GIVEN TEXT ▸
**********

In fact, all eight MDGs combined cost less than a fifth of yearly military spending.

In 2009, global military spending surged to an all-time high of US $1.53 trillion. Given the numerous crises facing the planet — economic, environmental, health, diplomatic — it is imperative that we create a global movement to shift this money to human needs. We know that there are thousands of organizations and millions of individuals who support this point of view – what is needed is to begin a serious mobilizing effort to make it visible.

As part of this campaign, we propose a Global Day of Action on Military Spending for April 12, 2011 to coincide with the release of the Stockholm International Peace Research Institute’s annual report, which will include new figures on military expenditures. On this day, people all over the world will join together in joint actions to focus public, political, and media attention on the costs of military spending and the need for new priorities. Such events will help us to build the international network around this issue.

**********

ENTRIES SHOWN ▸
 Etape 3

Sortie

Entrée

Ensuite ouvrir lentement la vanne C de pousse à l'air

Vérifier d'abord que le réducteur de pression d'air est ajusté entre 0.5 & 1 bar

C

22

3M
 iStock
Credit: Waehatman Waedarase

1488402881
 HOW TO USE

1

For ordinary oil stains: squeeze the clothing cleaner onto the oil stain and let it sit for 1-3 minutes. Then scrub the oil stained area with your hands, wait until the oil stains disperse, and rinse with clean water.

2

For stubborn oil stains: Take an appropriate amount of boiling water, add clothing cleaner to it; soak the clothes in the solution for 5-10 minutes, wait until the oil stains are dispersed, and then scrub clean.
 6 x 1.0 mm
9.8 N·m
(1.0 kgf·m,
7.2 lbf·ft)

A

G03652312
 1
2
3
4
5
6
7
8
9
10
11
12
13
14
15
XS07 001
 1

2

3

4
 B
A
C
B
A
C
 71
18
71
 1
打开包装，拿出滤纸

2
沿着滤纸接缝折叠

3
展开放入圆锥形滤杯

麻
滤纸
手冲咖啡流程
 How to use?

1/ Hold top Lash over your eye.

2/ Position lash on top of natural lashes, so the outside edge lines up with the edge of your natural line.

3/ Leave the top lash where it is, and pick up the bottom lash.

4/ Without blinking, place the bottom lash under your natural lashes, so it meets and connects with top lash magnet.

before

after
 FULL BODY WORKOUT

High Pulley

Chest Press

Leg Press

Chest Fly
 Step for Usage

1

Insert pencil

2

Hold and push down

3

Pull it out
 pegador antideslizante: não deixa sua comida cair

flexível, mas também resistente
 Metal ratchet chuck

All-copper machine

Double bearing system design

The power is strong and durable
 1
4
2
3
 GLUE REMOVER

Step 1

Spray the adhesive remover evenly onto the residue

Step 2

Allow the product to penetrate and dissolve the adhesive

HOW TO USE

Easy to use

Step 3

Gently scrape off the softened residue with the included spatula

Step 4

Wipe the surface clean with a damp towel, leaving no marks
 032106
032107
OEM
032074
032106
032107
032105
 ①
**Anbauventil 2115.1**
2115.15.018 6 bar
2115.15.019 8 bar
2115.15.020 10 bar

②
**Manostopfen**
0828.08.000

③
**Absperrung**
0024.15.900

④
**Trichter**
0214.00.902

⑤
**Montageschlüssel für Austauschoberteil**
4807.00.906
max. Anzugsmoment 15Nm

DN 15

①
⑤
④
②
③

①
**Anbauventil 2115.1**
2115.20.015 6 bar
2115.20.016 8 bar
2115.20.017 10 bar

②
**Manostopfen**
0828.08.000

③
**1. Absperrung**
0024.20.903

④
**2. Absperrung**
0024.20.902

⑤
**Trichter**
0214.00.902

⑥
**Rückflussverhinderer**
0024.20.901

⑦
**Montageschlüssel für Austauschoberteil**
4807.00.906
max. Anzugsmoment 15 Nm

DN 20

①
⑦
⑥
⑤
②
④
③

**********

Say whether each statement agrees with the military spending text, answering yes or no and quoting the words of the text that decide it. (a) Global military spending reached an all-time high of US $1.53 trillion in 2009. (b) The Global Day of Action on Military Spending was proposed for April 12, 2010. (c) All eight MDGs combined cost more than half of yearly military spending. The items play no part in this.

(a) Yes: "In 2009, global military spending surged to an all-time high of US $1.53 trillion."
(b) No: "a Global Day of Action on Military Spending for April 12, 2011"
(c) No: "all eight MDGs combined cost less than a fifth of yearly military spending."